Wednesday, February 07, 2007

It's dangerous to give maikopunk a ride home from school. Even though the ride lasts for just a few minutes, she does her best to earn her "EvilXine" nickname. Twice, recently, she has hypothesized about a certain classmates possible proclivity (it's a word...look it up) for nudity. I'm not sure if maiko's goal is to force me off the road, but she's nearly succeeded both times this topic has been discussed. Today's discussion led me to ponder if 'certain classmate' has written a story called "Saddle Sores". OUCH!

All this talk, inside and outside the car, in the hallways, in the washrooms, in the workroom and computer labs, has led me to believe that we are getting closer and closer to the breaking point. Something or someone is going to give, and there will be a PRFU shakedown like no other, and our happy little group will fraction off into separate groups.

I have no need to worry. I like my little group of evil-doers. And besides, we've devised a little game to pass the time.

BINGO!

Tuesday, February 06, 2007

I wasn't going to do this again this year, but I can't not.

Today is the day that, four years ago, my sister died of skin cancer.

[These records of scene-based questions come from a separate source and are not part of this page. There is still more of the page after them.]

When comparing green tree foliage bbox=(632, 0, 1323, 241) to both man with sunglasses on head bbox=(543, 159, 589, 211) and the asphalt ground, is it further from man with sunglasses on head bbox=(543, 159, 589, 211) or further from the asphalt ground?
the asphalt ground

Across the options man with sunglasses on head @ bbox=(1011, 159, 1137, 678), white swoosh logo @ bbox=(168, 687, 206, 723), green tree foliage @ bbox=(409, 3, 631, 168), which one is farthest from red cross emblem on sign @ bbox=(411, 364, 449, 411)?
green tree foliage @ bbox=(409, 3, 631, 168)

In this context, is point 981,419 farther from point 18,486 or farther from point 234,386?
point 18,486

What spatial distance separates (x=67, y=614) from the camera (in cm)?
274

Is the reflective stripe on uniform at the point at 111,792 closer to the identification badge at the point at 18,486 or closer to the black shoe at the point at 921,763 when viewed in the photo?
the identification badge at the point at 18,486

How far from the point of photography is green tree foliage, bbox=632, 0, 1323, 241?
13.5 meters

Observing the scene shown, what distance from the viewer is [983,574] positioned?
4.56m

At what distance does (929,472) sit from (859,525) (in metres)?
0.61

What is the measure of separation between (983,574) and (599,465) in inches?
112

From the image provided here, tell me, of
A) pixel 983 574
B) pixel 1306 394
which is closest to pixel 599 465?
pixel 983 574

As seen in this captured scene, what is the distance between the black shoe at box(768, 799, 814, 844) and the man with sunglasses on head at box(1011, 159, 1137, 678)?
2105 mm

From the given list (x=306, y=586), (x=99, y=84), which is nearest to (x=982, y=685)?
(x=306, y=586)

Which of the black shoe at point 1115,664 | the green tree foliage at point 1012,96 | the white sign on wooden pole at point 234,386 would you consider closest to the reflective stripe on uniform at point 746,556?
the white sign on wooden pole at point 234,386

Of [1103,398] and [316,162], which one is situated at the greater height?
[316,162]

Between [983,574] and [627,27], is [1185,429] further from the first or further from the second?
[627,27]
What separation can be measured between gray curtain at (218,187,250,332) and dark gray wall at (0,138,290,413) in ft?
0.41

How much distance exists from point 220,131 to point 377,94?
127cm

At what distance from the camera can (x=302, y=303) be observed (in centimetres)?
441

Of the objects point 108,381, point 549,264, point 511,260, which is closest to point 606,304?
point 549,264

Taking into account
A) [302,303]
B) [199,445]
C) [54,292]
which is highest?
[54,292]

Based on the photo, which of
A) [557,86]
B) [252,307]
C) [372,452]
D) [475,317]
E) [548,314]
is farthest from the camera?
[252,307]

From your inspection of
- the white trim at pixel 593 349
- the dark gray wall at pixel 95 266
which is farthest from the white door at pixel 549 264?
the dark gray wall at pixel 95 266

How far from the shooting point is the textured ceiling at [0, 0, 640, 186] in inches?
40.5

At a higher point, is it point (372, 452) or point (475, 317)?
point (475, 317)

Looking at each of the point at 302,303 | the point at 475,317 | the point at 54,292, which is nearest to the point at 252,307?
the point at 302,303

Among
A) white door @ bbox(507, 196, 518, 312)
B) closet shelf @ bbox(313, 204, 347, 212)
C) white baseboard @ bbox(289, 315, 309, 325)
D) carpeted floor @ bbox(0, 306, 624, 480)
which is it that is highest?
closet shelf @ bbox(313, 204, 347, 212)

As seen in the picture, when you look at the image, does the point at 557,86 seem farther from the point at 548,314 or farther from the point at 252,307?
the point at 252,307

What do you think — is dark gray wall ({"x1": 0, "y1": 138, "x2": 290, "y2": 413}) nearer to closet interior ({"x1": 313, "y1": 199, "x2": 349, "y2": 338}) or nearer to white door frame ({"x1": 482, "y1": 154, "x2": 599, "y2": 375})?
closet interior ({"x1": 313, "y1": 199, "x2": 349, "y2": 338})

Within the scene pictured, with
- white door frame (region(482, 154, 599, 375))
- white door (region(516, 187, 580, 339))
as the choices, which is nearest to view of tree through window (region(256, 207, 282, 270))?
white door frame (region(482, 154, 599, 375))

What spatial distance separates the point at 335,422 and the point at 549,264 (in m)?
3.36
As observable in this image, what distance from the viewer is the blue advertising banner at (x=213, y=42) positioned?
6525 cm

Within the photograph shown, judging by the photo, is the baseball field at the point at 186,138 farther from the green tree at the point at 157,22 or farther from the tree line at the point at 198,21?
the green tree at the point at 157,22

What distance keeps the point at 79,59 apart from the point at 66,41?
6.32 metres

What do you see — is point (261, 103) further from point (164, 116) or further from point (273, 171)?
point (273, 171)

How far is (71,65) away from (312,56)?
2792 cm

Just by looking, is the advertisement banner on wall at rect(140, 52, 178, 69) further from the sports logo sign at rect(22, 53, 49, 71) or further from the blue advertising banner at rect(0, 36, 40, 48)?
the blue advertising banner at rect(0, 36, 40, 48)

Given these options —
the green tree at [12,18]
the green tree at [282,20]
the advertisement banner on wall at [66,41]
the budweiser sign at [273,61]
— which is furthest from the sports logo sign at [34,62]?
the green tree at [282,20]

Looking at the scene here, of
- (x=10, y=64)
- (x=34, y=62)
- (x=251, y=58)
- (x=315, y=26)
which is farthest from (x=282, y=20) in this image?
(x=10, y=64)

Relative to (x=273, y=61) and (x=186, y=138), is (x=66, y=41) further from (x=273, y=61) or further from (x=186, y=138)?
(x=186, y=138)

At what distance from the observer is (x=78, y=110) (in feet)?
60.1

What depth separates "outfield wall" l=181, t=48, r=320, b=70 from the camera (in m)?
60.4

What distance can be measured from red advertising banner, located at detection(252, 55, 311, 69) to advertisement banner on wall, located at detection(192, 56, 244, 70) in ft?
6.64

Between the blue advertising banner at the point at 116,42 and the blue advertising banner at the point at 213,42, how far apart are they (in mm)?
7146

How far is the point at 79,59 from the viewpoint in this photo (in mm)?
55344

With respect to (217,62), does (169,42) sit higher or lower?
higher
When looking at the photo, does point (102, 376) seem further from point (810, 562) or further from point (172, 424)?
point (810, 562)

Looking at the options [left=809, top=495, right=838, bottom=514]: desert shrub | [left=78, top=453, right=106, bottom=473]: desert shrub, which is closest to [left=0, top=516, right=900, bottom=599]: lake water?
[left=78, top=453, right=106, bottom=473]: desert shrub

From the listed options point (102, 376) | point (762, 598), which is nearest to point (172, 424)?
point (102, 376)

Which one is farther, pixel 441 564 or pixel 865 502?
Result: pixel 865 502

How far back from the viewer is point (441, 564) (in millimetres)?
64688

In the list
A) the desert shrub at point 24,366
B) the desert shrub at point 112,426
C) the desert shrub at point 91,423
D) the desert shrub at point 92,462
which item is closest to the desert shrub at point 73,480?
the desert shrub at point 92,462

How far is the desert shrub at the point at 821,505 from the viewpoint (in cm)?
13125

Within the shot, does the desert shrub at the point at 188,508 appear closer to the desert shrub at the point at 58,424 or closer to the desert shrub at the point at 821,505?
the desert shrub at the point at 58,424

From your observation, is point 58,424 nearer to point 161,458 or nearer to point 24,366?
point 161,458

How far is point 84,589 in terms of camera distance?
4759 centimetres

She was too young and died needlessly.

I've added a few photos this year. The first one was taken during our first trip to Disneyland. I believe that we were on the Storybookland Boats (or something like that).


The second two were taken, well, 14 years ago, when we went to Walt Disney World with a friend. The photo on the left was taken on the riverboat; the photo on the right was taken on the
gondola. We were wearing awesome sunglasses (and I had hair).



I don't know if we were wearing sunscreen in any of these photos. Please make sure that you do.